Bagikan:

JAKARTA - Indonesia tidak ingin terjebak tergesa-gesa mengakui atau tidak mengakui pemerintahan baru di Suriah, lebih penting untuk melihat perkembangan situasi di negara itu, setelah tumbangnya Pemerintahan Presiden Bashar al-Assad .

Kelompok pemberontak Suriah yang dipimpin oleh Hayat Tahrir al-Sham (HTS) berhasil menguasai ibu kota Damaskus dan membuat Presiden Assad tumbang pada 8 Desember.

Mohamed al-Bashir didapuk sebagai perdana menteri sementara pemerintahan transisi Suriah yang direncanakan hingga 1 Maret 2025 mendatang.

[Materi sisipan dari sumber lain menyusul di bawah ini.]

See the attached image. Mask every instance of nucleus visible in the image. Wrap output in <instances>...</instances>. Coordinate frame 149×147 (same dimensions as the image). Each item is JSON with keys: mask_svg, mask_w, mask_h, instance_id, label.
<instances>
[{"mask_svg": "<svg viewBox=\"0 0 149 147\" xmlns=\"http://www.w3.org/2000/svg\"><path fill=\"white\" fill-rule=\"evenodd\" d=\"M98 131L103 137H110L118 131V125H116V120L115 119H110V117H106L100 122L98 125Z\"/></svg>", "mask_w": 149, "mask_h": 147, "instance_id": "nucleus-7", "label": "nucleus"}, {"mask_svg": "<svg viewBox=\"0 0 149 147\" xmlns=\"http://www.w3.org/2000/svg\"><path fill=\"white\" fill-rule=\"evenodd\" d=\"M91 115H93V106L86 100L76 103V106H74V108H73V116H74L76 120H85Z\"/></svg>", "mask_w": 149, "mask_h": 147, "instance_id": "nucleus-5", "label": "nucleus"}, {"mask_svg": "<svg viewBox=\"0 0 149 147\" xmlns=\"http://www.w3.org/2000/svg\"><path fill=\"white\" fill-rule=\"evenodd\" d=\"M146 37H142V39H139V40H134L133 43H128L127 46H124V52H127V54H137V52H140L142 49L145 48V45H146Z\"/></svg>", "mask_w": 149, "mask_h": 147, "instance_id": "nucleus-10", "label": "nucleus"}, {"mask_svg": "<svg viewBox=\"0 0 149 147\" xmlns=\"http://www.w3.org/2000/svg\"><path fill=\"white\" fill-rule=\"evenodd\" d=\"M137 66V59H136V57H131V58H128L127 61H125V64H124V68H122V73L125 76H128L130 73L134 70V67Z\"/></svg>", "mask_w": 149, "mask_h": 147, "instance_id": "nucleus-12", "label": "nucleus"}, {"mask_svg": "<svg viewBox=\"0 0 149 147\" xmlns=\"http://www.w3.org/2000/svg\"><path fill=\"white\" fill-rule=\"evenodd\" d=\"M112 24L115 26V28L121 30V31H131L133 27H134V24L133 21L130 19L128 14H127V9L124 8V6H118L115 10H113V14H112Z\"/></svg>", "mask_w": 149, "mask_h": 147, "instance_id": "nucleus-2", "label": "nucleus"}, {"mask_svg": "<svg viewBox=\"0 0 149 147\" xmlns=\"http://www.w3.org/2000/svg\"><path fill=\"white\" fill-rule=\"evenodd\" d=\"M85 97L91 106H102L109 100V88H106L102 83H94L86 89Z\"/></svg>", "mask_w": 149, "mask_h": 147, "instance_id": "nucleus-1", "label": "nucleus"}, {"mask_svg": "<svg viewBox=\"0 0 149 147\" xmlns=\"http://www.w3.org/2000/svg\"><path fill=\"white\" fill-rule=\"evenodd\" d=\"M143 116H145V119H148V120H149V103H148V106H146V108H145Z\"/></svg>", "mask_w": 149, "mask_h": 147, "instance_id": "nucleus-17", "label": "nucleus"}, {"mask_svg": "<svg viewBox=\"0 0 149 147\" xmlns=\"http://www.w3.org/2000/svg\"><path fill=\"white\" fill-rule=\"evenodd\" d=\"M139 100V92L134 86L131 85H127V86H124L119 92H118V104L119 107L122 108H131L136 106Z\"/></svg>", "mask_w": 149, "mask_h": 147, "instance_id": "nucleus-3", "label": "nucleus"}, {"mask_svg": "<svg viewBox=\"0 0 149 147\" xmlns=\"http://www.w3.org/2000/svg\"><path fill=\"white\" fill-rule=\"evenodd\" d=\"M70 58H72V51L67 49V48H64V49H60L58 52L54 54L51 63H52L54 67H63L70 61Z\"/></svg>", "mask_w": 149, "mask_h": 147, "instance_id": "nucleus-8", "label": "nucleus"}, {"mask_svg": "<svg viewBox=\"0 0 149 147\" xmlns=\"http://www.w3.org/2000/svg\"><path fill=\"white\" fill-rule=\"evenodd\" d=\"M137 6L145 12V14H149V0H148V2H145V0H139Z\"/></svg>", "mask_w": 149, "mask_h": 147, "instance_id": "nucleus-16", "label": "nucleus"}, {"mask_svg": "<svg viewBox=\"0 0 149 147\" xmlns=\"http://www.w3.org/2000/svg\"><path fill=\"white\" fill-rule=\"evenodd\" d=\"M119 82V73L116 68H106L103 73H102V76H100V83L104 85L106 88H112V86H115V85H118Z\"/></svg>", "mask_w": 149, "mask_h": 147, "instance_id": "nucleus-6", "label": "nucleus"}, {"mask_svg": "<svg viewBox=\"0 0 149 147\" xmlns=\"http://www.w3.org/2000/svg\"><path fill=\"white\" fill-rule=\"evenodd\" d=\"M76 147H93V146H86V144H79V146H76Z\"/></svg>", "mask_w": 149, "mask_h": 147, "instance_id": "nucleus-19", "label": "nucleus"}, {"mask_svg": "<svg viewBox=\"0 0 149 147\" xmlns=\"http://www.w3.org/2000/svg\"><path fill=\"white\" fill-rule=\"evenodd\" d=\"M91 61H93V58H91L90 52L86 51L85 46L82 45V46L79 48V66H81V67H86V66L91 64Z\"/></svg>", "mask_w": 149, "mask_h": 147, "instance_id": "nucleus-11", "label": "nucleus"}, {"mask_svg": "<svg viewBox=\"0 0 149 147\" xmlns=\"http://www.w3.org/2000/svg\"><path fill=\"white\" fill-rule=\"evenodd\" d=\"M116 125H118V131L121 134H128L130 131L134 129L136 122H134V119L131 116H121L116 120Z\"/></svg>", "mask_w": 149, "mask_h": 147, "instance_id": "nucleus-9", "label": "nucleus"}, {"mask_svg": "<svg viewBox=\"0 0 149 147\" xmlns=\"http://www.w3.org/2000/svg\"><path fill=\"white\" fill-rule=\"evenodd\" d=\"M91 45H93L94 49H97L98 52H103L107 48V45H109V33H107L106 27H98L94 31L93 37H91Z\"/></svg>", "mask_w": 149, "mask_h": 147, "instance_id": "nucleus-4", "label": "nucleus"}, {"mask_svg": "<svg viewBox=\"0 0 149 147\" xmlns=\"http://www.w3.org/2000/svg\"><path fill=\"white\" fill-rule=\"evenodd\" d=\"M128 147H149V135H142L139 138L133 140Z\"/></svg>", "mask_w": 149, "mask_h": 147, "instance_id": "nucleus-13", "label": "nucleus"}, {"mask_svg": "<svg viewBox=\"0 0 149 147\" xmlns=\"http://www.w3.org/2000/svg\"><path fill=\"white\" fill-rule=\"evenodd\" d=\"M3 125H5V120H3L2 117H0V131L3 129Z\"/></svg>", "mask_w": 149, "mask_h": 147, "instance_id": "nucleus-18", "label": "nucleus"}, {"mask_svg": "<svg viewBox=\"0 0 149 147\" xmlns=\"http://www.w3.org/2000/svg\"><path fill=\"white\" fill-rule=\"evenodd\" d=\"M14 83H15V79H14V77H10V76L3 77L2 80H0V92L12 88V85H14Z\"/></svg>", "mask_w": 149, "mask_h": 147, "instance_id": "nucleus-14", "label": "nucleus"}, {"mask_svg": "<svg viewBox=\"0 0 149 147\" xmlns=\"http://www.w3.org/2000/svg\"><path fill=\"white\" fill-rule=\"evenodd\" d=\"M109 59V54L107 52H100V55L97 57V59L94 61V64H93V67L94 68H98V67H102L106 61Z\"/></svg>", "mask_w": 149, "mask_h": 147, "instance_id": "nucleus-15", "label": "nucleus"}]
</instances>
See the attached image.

Ditanya mengenai perkembangan situasi di Suriah, Juru Bicara Kementerian Luar Negeri RI Roy Soemirat mengatakan, ketika sebuah negara baru mengakhir konflik, tidak serta merta semuanya selesai begitu saja.

"Kita tetap harus melihat, bagaimana penerimaan dari seluruh masyarakat di suriah mengenai perkembangan saat ini. Saat ini banyak stake holder di suriah yang punya pandangan sendiri," jelas Roy dalam keterangan pers di Jakarta, Senin 16 Desember.

"Indonesia akan aktif membantu isu ini di berbagai forum, termasuk forum PBB, tidak terjabak hanya untuk tergesa-gesa pengakuan atau tidak mengakui," jelasnya.

"Karena bagi masyarakat internasional bukan itu, bagaima Suriah dapat kembali ke kehidupan normal, seluruh masyarkat bisa sepakat sebagai sebuah negara, baru kita lihat masalah penerimaan internasional lebih lanjut," urai Roy.

Diberitakan sebelumnya, Pemimpin HTS Abu Mohammad al-Jolani, Al Bashir dan PM pemerintahan terguling Mohammad Ghazi al-Jalali telah bertemu dan sepakat untuk mengkoordinasikan pengalihan kekuasaan dengan cara memastikan penyediaan layanan bagi masyarakat Suriah, seperti dikutip dari CNN.

"Masih banyak resolusi terkait Suriah yang dikeluarkan DK PBB harus diimplementasikan pihak-pihak yang selama ini terlibat langsung dalam konflik, baik dari pemerintahan yang baru dijatuhkan maupun sisi oposisi yang mengambil alih pemerintahan," pungkas Roy.